Deutlich besser in puncto evidenzbasierter Wirksamkeit schneiden die Biologika ab: TNF-α-Blocker (TNFi) bessern sowohl Beschwerden an der Haut als auch im muskuloskelettalen System (inklusive Wirbelsäulenbeteiligungen). Der T-Zell-Modulator Abatacept ist besonders effektiv bei polyartikulärem Befall. Secukinumab, ein Interleukin-17A-Inhibitor, wirkt nicht nur auf Gelenke und Wirbelsäule, sondern gleichzeitig auch besonders gut auf die psoriatischen Hautmanifestationen. Mit gleichem Ansatz ähnlich erfolgreich bei Psoriasisplaques ist Ixekizumab. Ustekinumab, ein Interleukin-12/23-Inhibitor, erwies sich wiederum als hocheffektiv bei enthesialem Befall.

Zielgerichtete Therapien gut wirksam

Auch die tsDMARD können bei Psoriasisarthritis punkten. Apremilast, ein Phosphodiesterase-4-Hemmer lindert Haut- und Gelenkbeschwerden, wobei es für eine Wirkung bei Wirbelsäulenbeschwerden noch keine gesicherten Daten gibt. Ein weiteres wichtiges intrazelluläres Angriffsziel ist der JAK/STAT-Signalweg. Die Hemmung dreier Januskinasen durch den JAK-Inhibitor Tofacitinib ist u.a. bei axialer Manifestation effektiv. Anhand dieser Substanz liess sich eine verzögernde Wirkung auf die Krankheitsprogression erstmals radiologisch belegen.

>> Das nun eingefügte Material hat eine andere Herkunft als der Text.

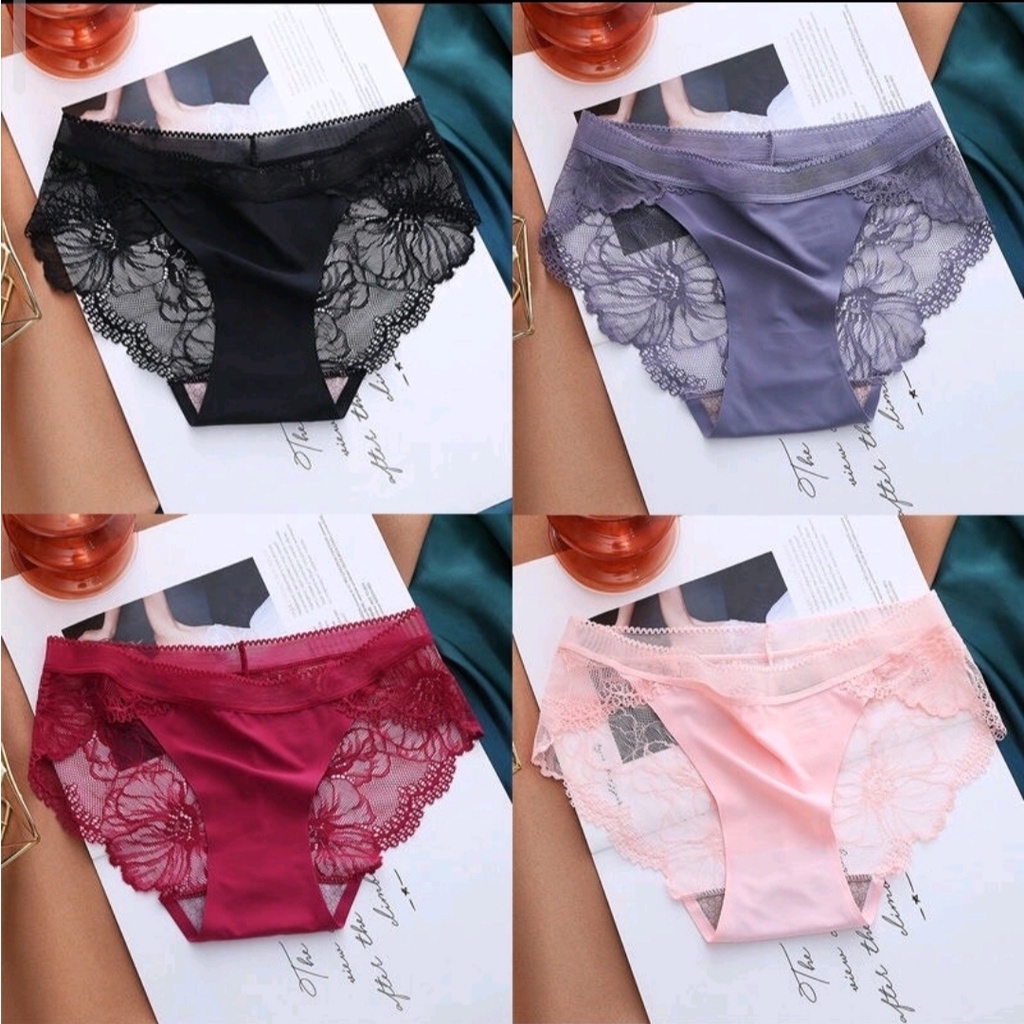 Quần Lót Nữ Đúc Pha Ren Quyến Rũ Gợi Cảm _ QR1 _ LC | BigBuy360 - bigbuy360.vn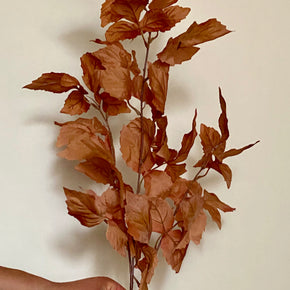 HASTE FOLHAGEM COR CARAMELO FLORARTE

Die Wahl der individuellen Therapiestrategie muss in einem mehrstufigen Prozess gemeinsam mit dem Patienten festgelegt werden, fordern die Autoren. Mehrere Aspekte sind dabei zu berücksichtigen, allen voran der gewünschte Wirkort:

Wirkort-getriebene Therapiestrategie

  • Als effektivste Wirkstoffe gegen periphere Arthritis gelten TNFi, IL-17-Inhibitoren und Tofacitinib.
  • Bei Sehnenansatzentzündungen sind alle Biologika zu empfehlen, wobei Inhibitoren von IL-17/23 effektiver erscheinen als TNFi. Auch die tsDMARD Apremilast und Tofacitinib zeigen Wirkung.
  • Die Daktylitis lässt sich mit Biologika und tsDMARD gut behandeln. Auch konventionelle DMARD sind teilweise wirksam.
  • Zur Behandlung von Wirbelsäulenmanifestationen eignen sich TNFi und IL-17-Inhibitoren, aber auch Tofacitinib. Keinen Einfluss haben konventionelle DMARD; hinsichtlich IL-23-Inhibitoren ist die Lage derzeit noch unklar.

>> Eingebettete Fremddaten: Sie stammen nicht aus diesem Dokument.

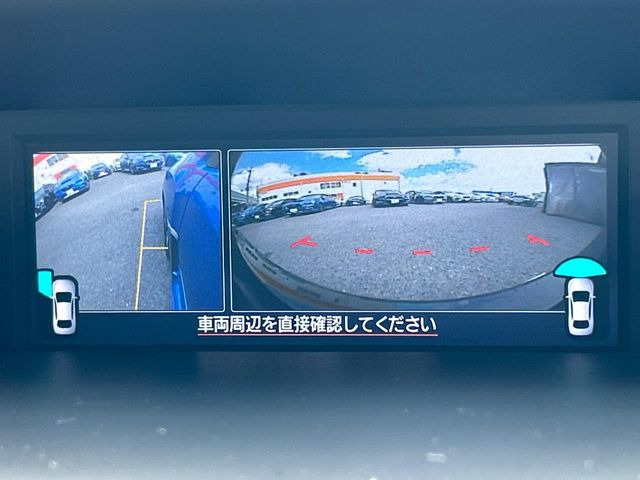 【フロント&サイドカメラ】ドライバーから見にくい死角部分を映像で確認できる前方と左側面にカメラを装着。見通しがきかない場所や住宅密集地などを運転することが多い人におすすめの安心装備です。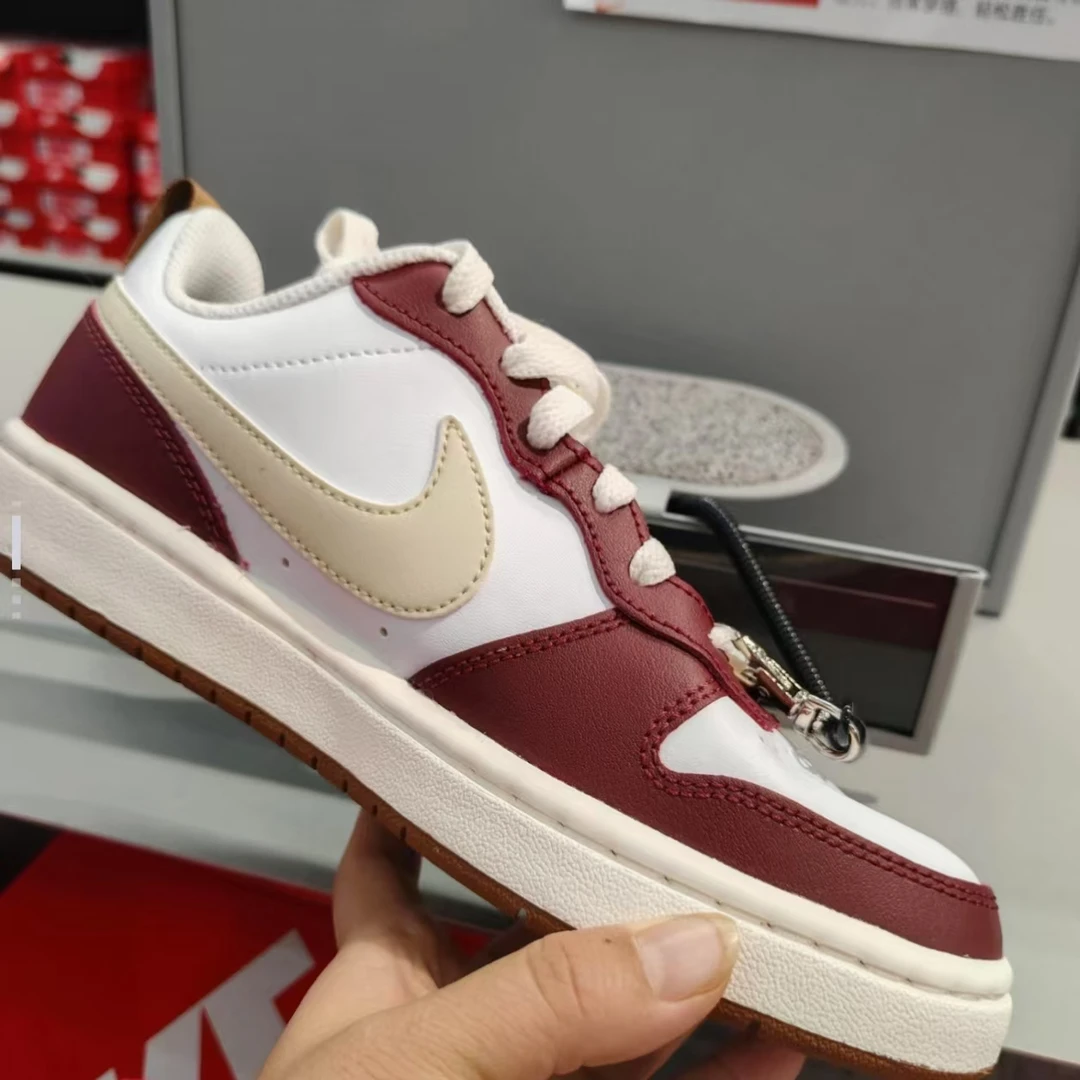 (断码孤品)NIKE/耐克 Court(GS)低帮防滑休闲板鞋IB4706-121-37.5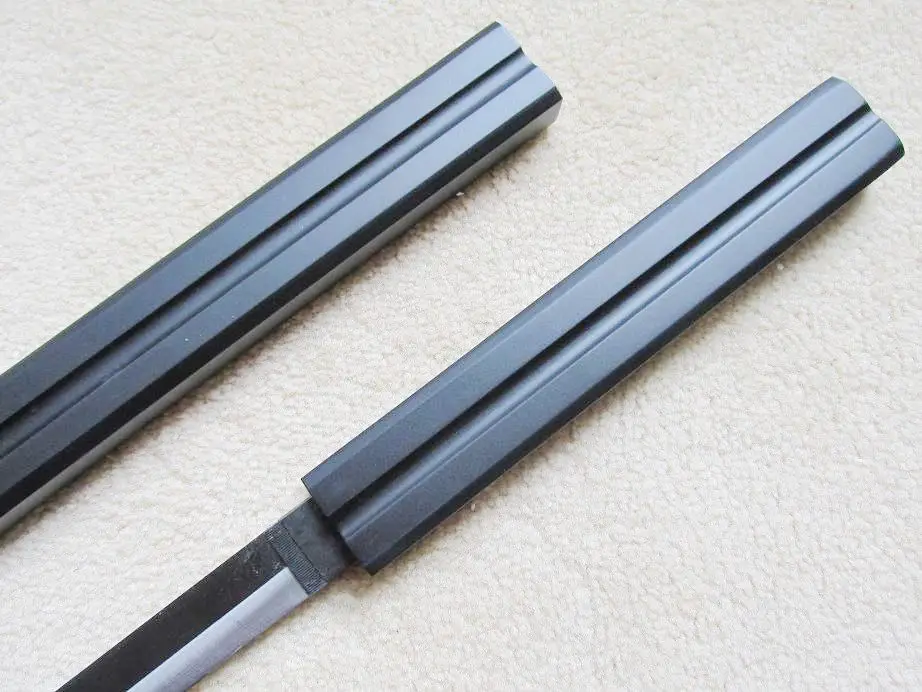 

S1605 NARUTO SASUKE KUSANAGI NO TSURUGI CENTER GROOVE SWORD SOLID BLACK 39.5"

Bei der Therapieentscheidung ist stets auch die Sicherheit zu bedenken. Vor allem das erhöhte Risiko für Infektionen spielt in diesem Zusammenhang eine Rolle. So muss vor der Verordnung von TNFi beispielsweise eine latente Tuberkulose ausgeschlossen werden. IL-17-Inhibitoren begünstigen Candida-, der JAK-Inhibitor Tofacitinib Herpes-Zoster-Infektionen. Generell zu beachten sind weitere substanzspezifische Kontraindikationen.

Bei PsA und Uveitis sind TNF-Inhibitoren erste Wahl

Ebenfalls relevant sind begleitende Erkrankungen. Häufig besteht eine Assoziation zwischen PsA und chronisch-entzündlichen Darmerkrankungen (CED) bzw. Uveitis. Bei Letzterer gelten TNFi als beste Wahl, da sie gleichzeitig positive Effekte auf die entzündeten Bereiche des Auges haben. Für die Kombination PsA und CED ist die Gabe von TNFi und IL-12/23-Inhibitoren günstig, weil auf diese Weise der Darm gleich mitbehandelt wird. Vermeiden sollte man in diesem Fall hingegen IL-17-Inhibitoren.

Schliesslich ist bei der Therapieentscheidung auch die Darreichungsform bedeutsam: Während Biologika subkutan oder intravenös gegeben werden müssen, können tsDMARD wie Apremilast und Tofacitinib oral eingenommen werden. Dabei ist ausschlaggebend, welche Applikationsform der Patient toleriert bzw. vorzieht.